I am trying to install Suse 11.1 on a middle age PC (Pentium III 1.26Ghz) with no success.
The system had Xubuntu 9.04 installed without any difficulty. The hard drive was replaced so there wouldn’t be any issues with dual booting, etc.
The installation media is a Suse 11.1 Installation DVD obtained from On-Disk. The installation appears to go well until the system reboots. The Grub menu appears but both choices produce the same result - Error 15 “file not found”.
After booting the system using the DVD and selecting “Repair Installed System”, I chose the Expert Tools and tried “Boot Installed System”. The response was “No Linux root partition found”. Trying to install a new boot loader produced “No valid root partion found”.

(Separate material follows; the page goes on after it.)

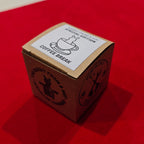 Coffee Break - Limited Edition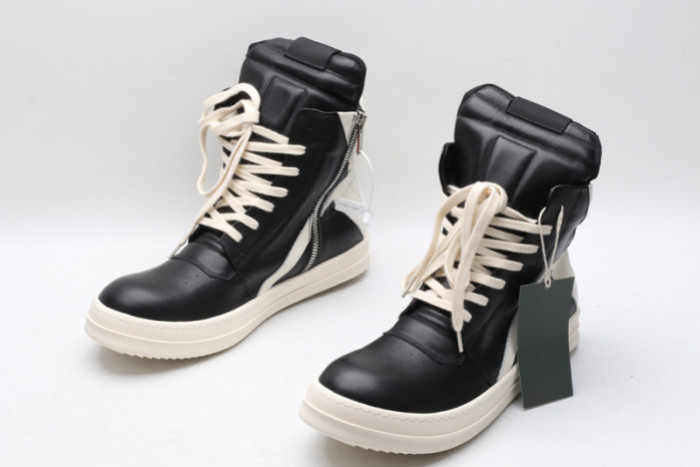 r1ck 0wens shoes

Using the Partition Tool, I discovered that the hard disk (/dev/sda) was partitioned into three partitions.
/dev/sda1 753MB Linux Swap
/dev/sda2 7.32GB Linux Native Ext3
/dev/sda3 10.59GB Linux Native Ext3
The “Volume Management” tab does not list any partitions.
The “Unused Device” tab list all three partitions.
I have tried the installation multiple times with the same result. If the installtion sequence is generating an error and writing a notification to the screen, I am missing it.
First, have you tried checking the md5sum of the dvd?
What DE are you trying to install? Kde or Gnome?
During the installation did the installer threw some error messages?
Do you want to try reinstalling it again, while it is still not functional.
Just a suggestion:
Your machine is a bit older maybe you can try xfce because it is lighter and a bit faster for the installer to finish. With your situation with suse having a problem finding the installed system in reading the partitions, try to start the installation using the expert partitioner so you can assign and know which partitions are assigned for /, /home, swap and maybe /boot. Lately I encounter problem installing opensuse in an older pc using extension 3 (not really sure if some had encounter this too) so probably try using “xfs”,.With xfs if you use it and your /boot is in / partition suse will be unbootable. To make it bootable you have to create a /boot partition formatted in extension3. I checked my machine’s boot partition and the content is only 21 mb (I use 50mb for my /boot partition maybe you can search for the right size of yours to save more disk space)
During the installation, after you have already filled up the necessary things e.g: partitioning, password, etc, you will be presented with the choices you have made by the installer, try to review all before proceeding with the system installation. The first thing you have to look is the boot loader option,
have a look to where it is installing the loader, look for the fstab entry, etc. and make a note for future trouble shooting/reference or for posting question in the forum.
Note:
Just in case you’re not familiar with the boot options buttons in opensuse installer, when you click that boot options there is a drop down button in the lower right corner of the window called “other”.